The Nagas

Hill Peoples of Northeast India

Project Introduction The Naga Database

Typescript - J.P. Mills, Tour Diary, November to December 1936

caption: Fine view from Helipong, highest known Naga village; crops; new head-taking symbolism
medium: tours
ethnicgroup: ChangYimsungrKonyakSangtam
location: Helipong Sotokurr Cheshorr Sibung Ngampungchi Yimtsung-angrr
date: 17.11.1936
production:
person: Mills/ J.P.
date: 11.1936-12.1936
acquirer:
person: School of Oriental and African Studies Library, London
text: 17th November
text: To Helipong (sq.58) - 8 miles.
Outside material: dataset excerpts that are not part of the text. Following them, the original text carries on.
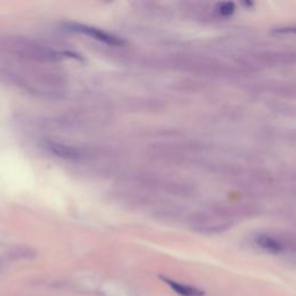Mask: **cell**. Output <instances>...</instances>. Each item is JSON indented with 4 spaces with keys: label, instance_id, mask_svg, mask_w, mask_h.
Here are the masks:
<instances>
[{
    "label": "cell",
    "instance_id": "277c9868",
    "mask_svg": "<svg viewBox=\"0 0 296 296\" xmlns=\"http://www.w3.org/2000/svg\"><path fill=\"white\" fill-rule=\"evenodd\" d=\"M256 243H257L259 248L264 249V250L270 252V254H279L282 250L281 243L268 235H258L256 238Z\"/></svg>",
    "mask_w": 296,
    "mask_h": 296
},
{
    "label": "cell",
    "instance_id": "5b68a950",
    "mask_svg": "<svg viewBox=\"0 0 296 296\" xmlns=\"http://www.w3.org/2000/svg\"><path fill=\"white\" fill-rule=\"evenodd\" d=\"M165 283H168L170 286L171 289L175 291V293L180 294L181 296H203L204 291L198 289V288L189 286V285H183V283L173 281L170 279H163Z\"/></svg>",
    "mask_w": 296,
    "mask_h": 296
},
{
    "label": "cell",
    "instance_id": "6da1fadb",
    "mask_svg": "<svg viewBox=\"0 0 296 296\" xmlns=\"http://www.w3.org/2000/svg\"><path fill=\"white\" fill-rule=\"evenodd\" d=\"M3 46L7 52L20 58L38 62H53L59 59V53L54 50L26 37L7 36L4 38Z\"/></svg>",
    "mask_w": 296,
    "mask_h": 296
},
{
    "label": "cell",
    "instance_id": "3957f363",
    "mask_svg": "<svg viewBox=\"0 0 296 296\" xmlns=\"http://www.w3.org/2000/svg\"><path fill=\"white\" fill-rule=\"evenodd\" d=\"M44 147L48 149L49 152L59 157H63V159H77L79 156V152L77 148L71 147V146H67L61 143H56V141L52 140L44 141Z\"/></svg>",
    "mask_w": 296,
    "mask_h": 296
},
{
    "label": "cell",
    "instance_id": "7a4b0ae2",
    "mask_svg": "<svg viewBox=\"0 0 296 296\" xmlns=\"http://www.w3.org/2000/svg\"><path fill=\"white\" fill-rule=\"evenodd\" d=\"M65 28L71 31H76V33L85 34L88 35L94 39H97V41L103 42L105 44L109 45H122L124 44V41L120 37L115 36V35H111L106 31H103L101 29H97L95 27H90L86 25H80V23H66Z\"/></svg>",
    "mask_w": 296,
    "mask_h": 296
},
{
    "label": "cell",
    "instance_id": "8992f818",
    "mask_svg": "<svg viewBox=\"0 0 296 296\" xmlns=\"http://www.w3.org/2000/svg\"><path fill=\"white\" fill-rule=\"evenodd\" d=\"M219 12L220 14L224 17H229L235 12V4L234 3H221L219 4Z\"/></svg>",
    "mask_w": 296,
    "mask_h": 296
}]
</instances>
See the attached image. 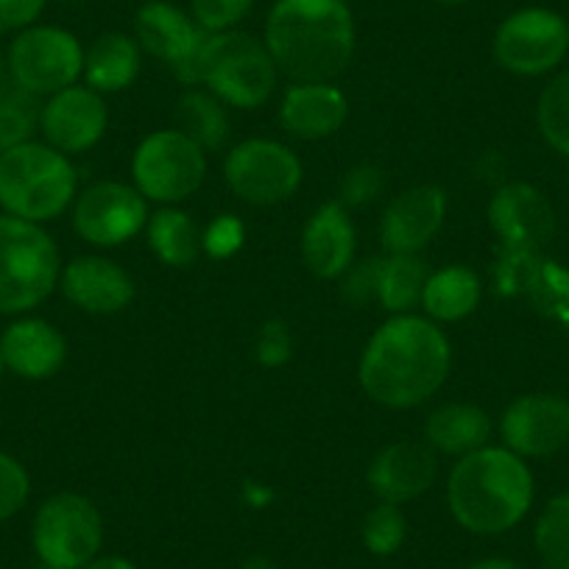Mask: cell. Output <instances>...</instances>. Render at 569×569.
<instances>
[{
  "label": "cell",
  "instance_id": "7dc6e473",
  "mask_svg": "<svg viewBox=\"0 0 569 569\" xmlns=\"http://www.w3.org/2000/svg\"><path fill=\"white\" fill-rule=\"evenodd\" d=\"M0 569H3V567H0Z\"/></svg>",
  "mask_w": 569,
  "mask_h": 569
},
{
  "label": "cell",
  "instance_id": "9a60e30c",
  "mask_svg": "<svg viewBox=\"0 0 569 569\" xmlns=\"http://www.w3.org/2000/svg\"><path fill=\"white\" fill-rule=\"evenodd\" d=\"M447 218V193L439 184L402 190L382 212L380 238L388 254H419L441 232Z\"/></svg>",
  "mask_w": 569,
  "mask_h": 569
},
{
  "label": "cell",
  "instance_id": "603a6c76",
  "mask_svg": "<svg viewBox=\"0 0 569 569\" xmlns=\"http://www.w3.org/2000/svg\"><path fill=\"white\" fill-rule=\"evenodd\" d=\"M427 445L445 456L463 458L489 447L491 419L483 408L467 402L441 405L425 425Z\"/></svg>",
  "mask_w": 569,
  "mask_h": 569
},
{
  "label": "cell",
  "instance_id": "7a4b0ae2",
  "mask_svg": "<svg viewBox=\"0 0 569 569\" xmlns=\"http://www.w3.org/2000/svg\"><path fill=\"white\" fill-rule=\"evenodd\" d=\"M262 42L293 84H330L355 57V18L347 0H277Z\"/></svg>",
  "mask_w": 569,
  "mask_h": 569
},
{
  "label": "cell",
  "instance_id": "f35d334b",
  "mask_svg": "<svg viewBox=\"0 0 569 569\" xmlns=\"http://www.w3.org/2000/svg\"><path fill=\"white\" fill-rule=\"evenodd\" d=\"M46 0H0V34L26 31L37 23Z\"/></svg>",
  "mask_w": 569,
  "mask_h": 569
},
{
  "label": "cell",
  "instance_id": "277c9868",
  "mask_svg": "<svg viewBox=\"0 0 569 569\" xmlns=\"http://www.w3.org/2000/svg\"><path fill=\"white\" fill-rule=\"evenodd\" d=\"M79 177L68 154L48 142H20L0 154V207L14 218L46 223L76 199Z\"/></svg>",
  "mask_w": 569,
  "mask_h": 569
},
{
  "label": "cell",
  "instance_id": "b9f144b4",
  "mask_svg": "<svg viewBox=\"0 0 569 569\" xmlns=\"http://www.w3.org/2000/svg\"><path fill=\"white\" fill-rule=\"evenodd\" d=\"M240 569H277V563L266 556H251Z\"/></svg>",
  "mask_w": 569,
  "mask_h": 569
},
{
  "label": "cell",
  "instance_id": "7bdbcfd3",
  "mask_svg": "<svg viewBox=\"0 0 569 569\" xmlns=\"http://www.w3.org/2000/svg\"><path fill=\"white\" fill-rule=\"evenodd\" d=\"M436 3H441V7H461L467 0H436Z\"/></svg>",
  "mask_w": 569,
  "mask_h": 569
},
{
  "label": "cell",
  "instance_id": "5b68a950",
  "mask_svg": "<svg viewBox=\"0 0 569 569\" xmlns=\"http://www.w3.org/2000/svg\"><path fill=\"white\" fill-rule=\"evenodd\" d=\"M62 277V260L40 223L0 216V313L40 308Z\"/></svg>",
  "mask_w": 569,
  "mask_h": 569
},
{
  "label": "cell",
  "instance_id": "83f0119b",
  "mask_svg": "<svg viewBox=\"0 0 569 569\" xmlns=\"http://www.w3.org/2000/svg\"><path fill=\"white\" fill-rule=\"evenodd\" d=\"M179 123L182 131L196 140L204 151H218L229 140V114L223 101L210 90H190L179 101Z\"/></svg>",
  "mask_w": 569,
  "mask_h": 569
},
{
  "label": "cell",
  "instance_id": "44dd1931",
  "mask_svg": "<svg viewBox=\"0 0 569 569\" xmlns=\"http://www.w3.org/2000/svg\"><path fill=\"white\" fill-rule=\"evenodd\" d=\"M201 34H204V29L188 12H182L168 0H149V3H142L137 9V46L154 59H160V62L171 64V70L190 57Z\"/></svg>",
  "mask_w": 569,
  "mask_h": 569
},
{
  "label": "cell",
  "instance_id": "f546056e",
  "mask_svg": "<svg viewBox=\"0 0 569 569\" xmlns=\"http://www.w3.org/2000/svg\"><path fill=\"white\" fill-rule=\"evenodd\" d=\"M40 112L37 96L14 81H0V154L31 140L40 123Z\"/></svg>",
  "mask_w": 569,
  "mask_h": 569
},
{
  "label": "cell",
  "instance_id": "4fadbf2b",
  "mask_svg": "<svg viewBox=\"0 0 569 569\" xmlns=\"http://www.w3.org/2000/svg\"><path fill=\"white\" fill-rule=\"evenodd\" d=\"M502 447L519 458H550L569 447V399L561 393H525L500 419Z\"/></svg>",
  "mask_w": 569,
  "mask_h": 569
},
{
  "label": "cell",
  "instance_id": "ab89813d",
  "mask_svg": "<svg viewBox=\"0 0 569 569\" xmlns=\"http://www.w3.org/2000/svg\"><path fill=\"white\" fill-rule=\"evenodd\" d=\"M81 569H137V567L129 561V558L98 556V558H92V561L87 563V567H81Z\"/></svg>",
  "mask_w": 569,
  "mask_h": 569
},
{
  "label": "cell",
  "instance_id": "f6af8a7d",
  "mask_svg": "<svg viewBox=\"0 0 569 569\" xmlns=\"http://www.w3.org/2000/svg\"><path fill=\"white\" fill-rule=\"evenodd\" d=\"M3 68H7V64H3V57H0V81H3Z\"/></svg>",
  "mask_w": 569,
  "mask_h": 569
},
{
  "label": "cell",
  "instance_id": "3957f363",
  "mask_svg": "<svg viewBox=\"0 0 569 569\" xmlns=\"http://www.w3.org/2000/svg\"><path fill=\"white\" fill-rule=\"evenodd\" d=\"M533 472L506 447H483L458 458L447 480V502L463 530L500 536L517 528L533 506Z\"/></svg>",
  "mask_w": 569,
  "mask_h": 569
},
{
  "label": "cell",
  "instance_id": "ba28073f",
  "mask_svg": "<svg viewBox=\"0 0 569 569\" xmlns=\"http://www.w3.org/2000/svg\"><path fill=\"white\" fill-rule=\"evenodd\" d=\"M31 541L42 563L59 569H81L98 558L103 541V522L87 497L62 491L48 497L34 513Z\"/></svg>",
  "mask_w": 569,
  "mask_h": 569
},
{
  "label": "cell",
  "instance_id": "484cf974",
  "mask_svg": "<svg viewBox=\"0 0 569 569\" xmlns=\"http://www.w3.org/2000/svg\"><path fill=\"white\" fill-rule=\"evenodd\" d=\"M146 238L151 251L166 266L188 268L201 254V229L193 218L177 207H162L146 223Z\"/></svg>",
  "mask_w": 569,
  "mask_h": 569
},
{
  "label": "cell",
  "instance_id": "bcb514c9",
  "mask_svg": "<svg viewBox=\"0 0 569 569\" xmlns=\"http://www.w3.org/2000/svg\"><path fill=\"white\" fill-rule=\"evenodd\" d=\"M3 369H7V366H3V358H0V377H3Z\"/></svg>",
  "mask_w": 569,
  "mask_h": 569
},
{
  "label": "cell",
  "instance_id": "52a82bcc",
  "mask_svg": "<svg viewBox=\"0 0 569 569\" xmlns=\"http://www.w3.org/2000/svg\"><path fill=\"white\" fill-rule=\"evenodd\" d=\"M134 188L146 201L177 207L201 188L207 177V157L199 142L182 129H162L137 146L131 160Z\"/></svg>",
  "mask_w": 569,
  "mask_h": 569
},
{
  "label": "cell",
  "instance_id": "5bb4252c",
  "mask_svg": "<svg viewBox=\"0 0 569 569\" xmlns=\"http://www.w3.org/2000/svg\"><path fill=\"white\" fill-rule=\"evenodd\" d=\"M109 112L101 92L92 87H68L48 98L40 112V129L48 146L62 154H84L107 134Z\"/></svg>",
  "mask_w": 569,
  "mask_h": 569
},
{
  "label": "cell",
  "instance_id": "d590c367",
  "mask_svg": "<svg viewBox=\"0 0 569 569\" xmlns=\"http://www.w3.org/2000/svg\"><path fill=\"white\" fill-rule=\"evenodd\" d=\"M246 229L238 216H216L210 227L201 232V249L212 257V260H227V257L238 254L243 246Z\"/></svg>",
  "mask_w": 569,
  "mask_h": 569
},
{
  "label": "cell",
  "instance_id": "f1b7e54d",
  "mask_svg": "<svg viewBox=\"0 0 569 569\" xmlns=\"http://www.w3.org/2000/svg\"><path fill=\"white\" fill-rule=\"evenodd\" d=\"M533 545L547 569H569V491H561L541 508Z\"/></svg>",
  "mask_w": 569,
  "mask_h": 569
},
{
  "label": "cell",
  "instance_id": "ffe728a7",
  "mask_svg": "<svg viewBox=\"0 0 569 569\" xmlns=\"http://www.w3.org/2000/svg\"><path fill=\"white\" fill-rule=\"evenodd\" d=\"M0 358L23 380H48L68 358V341L46 319H20L0 336Z\"/></svg>",
  "mask_w": 569,
  "mask_h": 569
},
{
  "label": "cell",
  "instance_id": "ee69618b",
  "mask_svg": "<svg viewBox=\"0 0 569 569\" xmlns=\"http://www.w3.org/2000/svg\"><path fill=\"white\" fill-rule=\"evenodd\" d=\"M34 569H59V567H51V563H42V561H40Z\"/></svg>",
  "mask_w": 569,
  "mask_h": 569
},
{
  "label": "cell",
  "instance_id": "cb8c5ba5",
  "mask_svg": "<svg viewBox=\"0 0 569 569\" xmlns=\"http://www.w3.org/2000/svg\"><path fill=\"white\" fill-rule=\"evenodd\" d=\"M142 64V48L123 31L96 37L84 51V79L96 92H120L134 84Z\"/></svg>",
  "mask_w": 569,
  "mask_h": 569
},
{
  "label": "cell",
  "instance_id": "60d3db41",
  "mask_svg": "<svg viewBox=\"0 0 569 569\" xmlns=\"http://www.w3.org/2000/svg\"><path fill=\"white\" fill-rule=\"evenodd\" d=\"M469 569H519L511 558H502V556H491V558H480L475 561Z\"/></svg>",
  "mask_w": 569,
  "mask_h": 569
},
{
  "label": "cell",
  "instance_id": "2e32d148",
  "mask_svg": "<svg viewBox=\"0 0 569 569\" xmlns=\"http://www.w3.org/2000/svg\"><path fill=\"white\" fill-rule=\"evenodd\" d=\"M489 221L502 243L517 251H539L556 234L552 204L528 182L502 184L489 204Z\"/></svg>",
  "mask_w": 569,
  "mask_h": 569
},
{
  "label": "cell",
  "instance_id": "d4e9b609",
  "mask_svg": "<svg viewBox=\"0 0 569 569\" xmlns=\"http://www.w3.org/2000/svg\"><path fill=\"white\" fill-rule=\"evenodd\" d=\"M480 299H483V284H480L478 273L467 266H447L430 273L421 308L433 321L452 325V321H463L467 316H472Z\"/></svg>",
  "mask_w": 569,
  "mask_h": 569
},
{
  "label": "cell",
  "instance_id": "8d00e7d4",
  "mask_svg": "<svg viewBox=\"0 0 569 569\" xmlns=\"http://www.w3.org/2000/svg\"><path fill=\"white\" fill-rule=\"evenodd\" d=\"M386 188V179L377 166H358L343 177L341 182V204L343 207H363L375 201Z\"/></svg>",
  "mask_w": 569,
  "mask_h": 569
},
{
  "label": "cell",
  "instance_id": "30bf717a",
  "mask_svg": "<svg viewBox=\"0 0 569 569\" xmlns=\"http://www.w3.org/2000/svg\"><path fill=\"white\" fill-rule=\"evenodd\" d=\"M569 20L552 9L528 7L508 14L495 34V59L513 76H547L567 59Z\"/></svg>",
  "mask_w": 569,
  "mask_h": 569
},
{
  "label": "cell",
  "instance_id": "e0dca14e",
  "mask_svg": "<svg viewBox=\"0 0 569 569\" xmlns=\"http://www.w3.org/2000/svg\"><path fill=\"white\" fill-rule=\"evenodd\" d=\"M436 475H439V461L433 447L419 441H393L371 458L366 480L380 502L402 506L430 491Z\"/></svg>",
  "mask_w": 569,
  "mask_h": 569
},
{
  "label": "cell",
  "instance_id": "836d02e7",
  "mask_svg": "<svg viewBox=\"0 0 569 569\" xmlns=\"http://www.w3.org/2000/svg\"><path fill=\"white\" fill-rule=\"evenodd\" d=\"M31 495V480L29 472L18 458L0 452V522L12 519L20 513V508L29 502Z\"/></svg>",
  "mask_w": 569,
  "mask_h": 569
},
{
  "label": "cell",
  "instance_id": "4dcf8cb0",
  "mask_svg": "<svg viewBox=\"0 0 569 569\" xmlns=\"http://www.w3.org/2000/svg\"><path fill=\"white\" fill-rule=\"evenodd\" d=\"M536 123L552 151L569 157V70L552 76L536 101Z\"/></svg>",
  "mask_w": 569,
  "mask_h": 569
},
{
  "label": "cell",
  "instance_id": "9c48e42d",
  "mask_svg": "<svg viewBox=\"0 0 569 569\" xmlns=\"http://www.w3.org/2000/svg\"><path fill=\"white\" fill-rule=\"evenodd\" d=\"M9 76L31 96H57L84 76V48L59 26H31L9 46Z\"/></svg>",
  "mask_w": 569,
  "mask_h": 569
},
{
  "label": "cell",
  "instance_id": "e575fe53",
  "mask_svg": "<svg viewBox=\"0 0 569 569\" xmlns=\"http://www.w3.org/2000/svg\"><path fill=\"white\" fill-rule=\"evenodd\" d=\"M380 277H382V260H363L352 262L347 273H343L341 293L349 305L355 308H366L369 302H375L380 297Z\"/></svg>",
  "mask_w": 569,
  "mask_h": 569
},
{
  "label": "cell",
  "instance_id": "74e56055",
  "mask_svg": "<svg viewBox=\"0 0 569 569\" xmlns=\"http://www.w3.org/2000/svg\"><path fill=\"white\" fill-rule=\"evenodd\" d=\"M254 352L257 363L268 366V369L288 363L293 352V338L288 325H282V321H268V325H262Z\"/></svg>",
  "mask_w": 569,
  "mask_h": 569
},
{
  "label": "cell",
  "instance_id": "d6986e66",
  "mask_svg": "<svg viewBox=\"0 0 569 569\" xmlns=\"http://www.w3.org/2000/svg\"><path fill=\"white\" fill-rule=\"evenodd\" d=\"M358 232L341 201H327L302 229V260L319 279H338L352 268Z\"/></svg>",
  "mask_w": 569,
  "mask_h": 569
},
{
  "label": "cell",
  "instance_id": "ac0fdd59",
  "mask_svg": "<svg viewBox=\"0 0 569 569\" xmlns=\"http://www.w3.org/2000/svg\"><path fill=\"white\" fill-rule=\"evenodd\" d=\"M62 293L70 305L92 316H112L129 308L134 282L129 271L107 257H76L62 271Z\"/></svg>",
  "mask_w": 569,
  "mask_h": 569
},
{
  "label": "cell",
  "instance_id": "4316f807",
  "mask_svg": "<svg viewBox=\"0 0 569 569\" xmlns=\"http://www.w3.org/2000/svg\"><path fill=\"white\" fill-rule=\"evenodd\" d=\"M430 268L419 254H391L382 260L380 297L377 302L391 316H405L419 308Z\"/></svg>",
  "mask_w": 569,
  "mask_h": 569
},
{
  "label": "cell",
  "instance_id": "8992f818",
  "mask_svg": "<svg viewBox=\"0 0 569 569\" xmlns=\"http://www.w3.org/2000/svg\"><path fill=\"white\" fill-rule=\"evenodd\" d=\"M279 70L266 42L243 31L210 34L201 84L229 107L257 109L277 90Z\"/></svg>",
  "mask_w": 569,
  "mask_h": 569
},
{
  "label": "cell",
  "instance_id": "d6a6232c",
  "mask_svg": "<svg viewBox=\"0 0 569 569\" xmlns=\"http://www.w3.org/2000/svg\"><path fill=\"white\" fill-rule=\"evenodd\" d=\"M254 0H190V18L212 34L234 31L249 18Z\"/></svg>",
  "mask_w": 569,
  "mask_h": 569
},
{
  "label": "cell",
  "instance_id": "1f68e13d",
  "mask_svg": "<svg viewBox=\"0 0 569 569\" xmlns=\"http://www.w3.org/2000/svg\"><path fill=\"white\" fill-rule=\"evenodd\" d=\"M363 545L371 556H393L399 547L405 545V536H408V522H405V513L399 511V506L393 502H380V506L371 508L363 519Z\"/></svg>",
  "mask_w": 569,
  "mask_h": 569
},
{
  "label": "cell",
  "instance_id": "7402d4cb",
  "mask_svg": "<svg viewBox=\"0 0 569 569\" xmlns=\"http://www.w3.org/2000/svg\"><path fill=\"white\" fill-rule=\"evenodd\" d=\"M349 118L347 96L336 84H291L279 107L284 131L299 140L332 137Z\"/></svg>",
  "mask_w": 569,
  "mask_h": 569
},
{
  "label": "cell",
  "instance_id": "8fae6325",
  "mask_svg": "<svg viewBox=\"0 0 569 569\" xmlns=\"http://www.w3.org/2000/svg\"><path fill=\"white\" fill-rule=\"evenodd\" d=\"M223 177L240 201L251 207H273L297 196L302 184V162L282 142L254 137L229 151Z\"/></svg>",
  "mask_w": 569,
  "mask_h": 569
},
{
  "label": "cell",
  "instance_id": "7c38bea8",
  "mask_svg": "<svg viewBox=\"0 0 569 569\" xmlns=\"http://www.w3.org/2000/svg\"><path fill=\"white\" fill-rule=\"evenodd\" d=\"M149 223V201L134 184L96 182L76 196L73 229L81 240L101 249L126 243Z\"/></svg>",
  "mask_w": 569,
  "mask_h": 569
},
{
  "label": "cell",
  "instance_id": "6da1fadb",
  "mask_svg": "<svg viewBox=\"0 0 569 569\" xmlns=\"http://www.w3.org/2000/svg\"><path fill=\"white\" fill-rule=\"evenodd\" d=\"M452 349L439 325L421 316H391L369 338L360 358V386L393 410L427 402L447 382Z\"/></svg>",
  "mask_w": 569,
  "mask_h": 569
}]
</instances>
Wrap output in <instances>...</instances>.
Half a gale had given everyone a disturbed night, but we all got away cheerfully at 7.30. The path at first was through Job's tears jhums, which could not have been less steep than one in one. After going up and down four or five shoulders we had a climb of some 3500 feet, some of it as steep as a path could possibly be. The last hour was through evergreen forest, in mist and rain. Helipong is the highest Naga village I know of, well over 7000 feet and bitterly cold. It is a small Chang outpost of some 20 houses, refounded about eight years ago by permission of Sotokurr, a Yimsungr village. They have no rice, and their millet and Job's tears do not always ripen. The view is beyond description. It cleared as soon as we got in, and we could see from the Burma boundary to the plains and from the Konyak country to that of the Southern Sangtams.
text: Cheshorr, Sotokurr, Sibung, Ngampungchi, and Yimtsung-angrr sent deputations in. One Cheshorr chief, with superb broad- mindedness, had had the back of his Government red cloth embroidered with the figure of a man in cowries to denote his prowess as a headhunter.